One in seven US prisoners is serving an actual or de-facto life term. And those serving life sentences in the US account for nearly a third of all life prisoners around the world. That’s more than 160,000 out of an estimated 536,000 worldwide.

 

The Sentencing Project, FBI (Blue bars “reflect years in which nationwide data were obtained from departments of corrections; striped bars represent an average annual growth projection between these years”)
The Sentencing Project, FBI (Blue bars “reflect years in which nationwide data were obtained from departments of corrections; striped bars represent an average annual growth projection between these years”)

A perhaps even more striking data point? The rate at which the United States sentences people to life—50 out of 100,000 people in the overall population—is nearly equivalent to the incarceration rates for all crimes in Denmark, Sweden, and Finland.

The new report from the Sentencing Project adds a category to the way life-sentence statistics are usually reported. In addition to life sentences with parole and without parole, they added the “virtual” life sentence, which refers to “a term of imprisonment that a person is unlikely to survive if carried out in full.” The authors establish the cut-off at 50 years or longer (which include sentences as long as 750 years, still not technically considered “life” by courts). There are 44,311 inmates serving such terms in the US, part of a total of more than 206,000 sentenced for life.

It is important to note that  life sentences often don’t always mean “life,” criminologist John Pfaff points out— in fact, they are often much, much shorter.

But the fact remains that the US sentences tens of thousands to decades in prison—these numbers have more than quadrupled since the 1980s, even as crime declined—and that the system is rife with unfairness.

As elsewhere in the criminal justice system, people of color are disproportionately sentenced to life terms. Nearly half of the population with life, or “virtual” life sentences, are African-American.

A staggering number of those serving life in the US were sentenced as juveniles: 12,000. More than 2,300 of them received terms of life without parole—a sentence that human-rights groups believe is only handed out in the United States. 

There’s a broader reason why this matters.

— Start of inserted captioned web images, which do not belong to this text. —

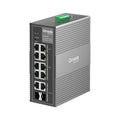 IES210GPP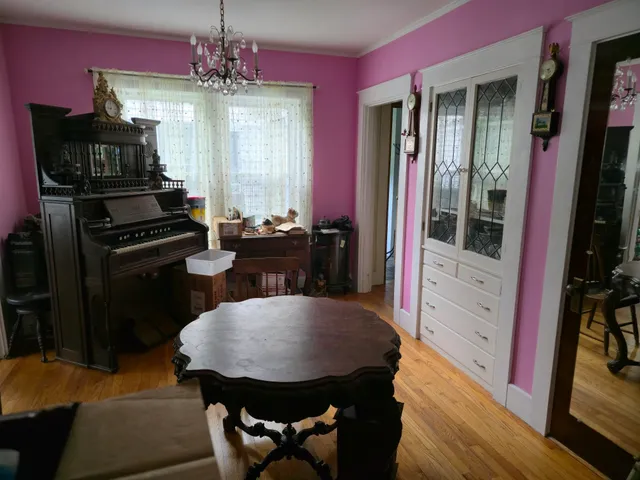 $769,000 | 15 Old Pine Tree Cemetery Road, Lebanon, NH 03784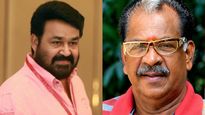 'മോഹൻലാലിനെ കുറിച്ച് പോലും ചില പരാമർശങ്ങൾ ഉണ്ടായിട്ടുണ്ട്, അമ്മയെ രക്ഷിക്കാൻ അവരെ വിളിക്കണം'; കൊല്ലം തുളസി 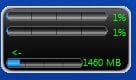 meter.JPG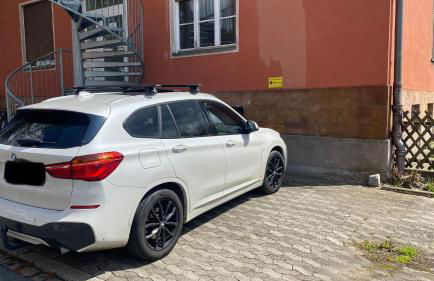 ⸨⸩ Sunset Penthouse: Messe - Siemens - DB - MAN ⸨⸩ - Foto 20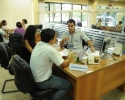 Imagem de Cursos para empreendedores individuais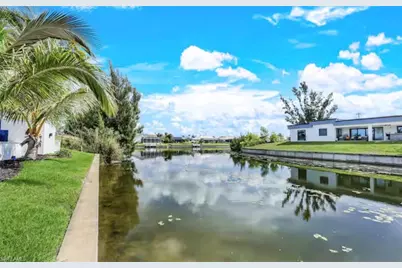 2405 SW 11th Ave, Cape Coral, FL 33991 - Photo 17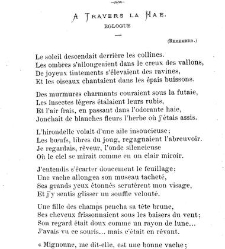 Litt&eacute;rature contemporaine... par &Eacute;variste Carrance(1873) document 145827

The majority of inmates serving life sentences in the three categories outlined by The Sentencing Project have been convicted of violent crimes (although a whopping 17,000 are serving life for non-violent crimes).

In order to effectively reduce America’s prison population—a goal for both the left and the right—addressing the way violent crime is punished should be on top of politicians’ agenda. Inmates convicted for violent crimes account for a huge chunk of the locked-up population: more than half of inmates in state prisons.

As authors of the project note, long sentences are far from the optimal way to combat crime. “The impulse to engage in crime, including violent crime, is highly correlated with age,  and by one’s early 40s even those identified as the most chronic ‘career criminals’ have tapered off considerably,” they write.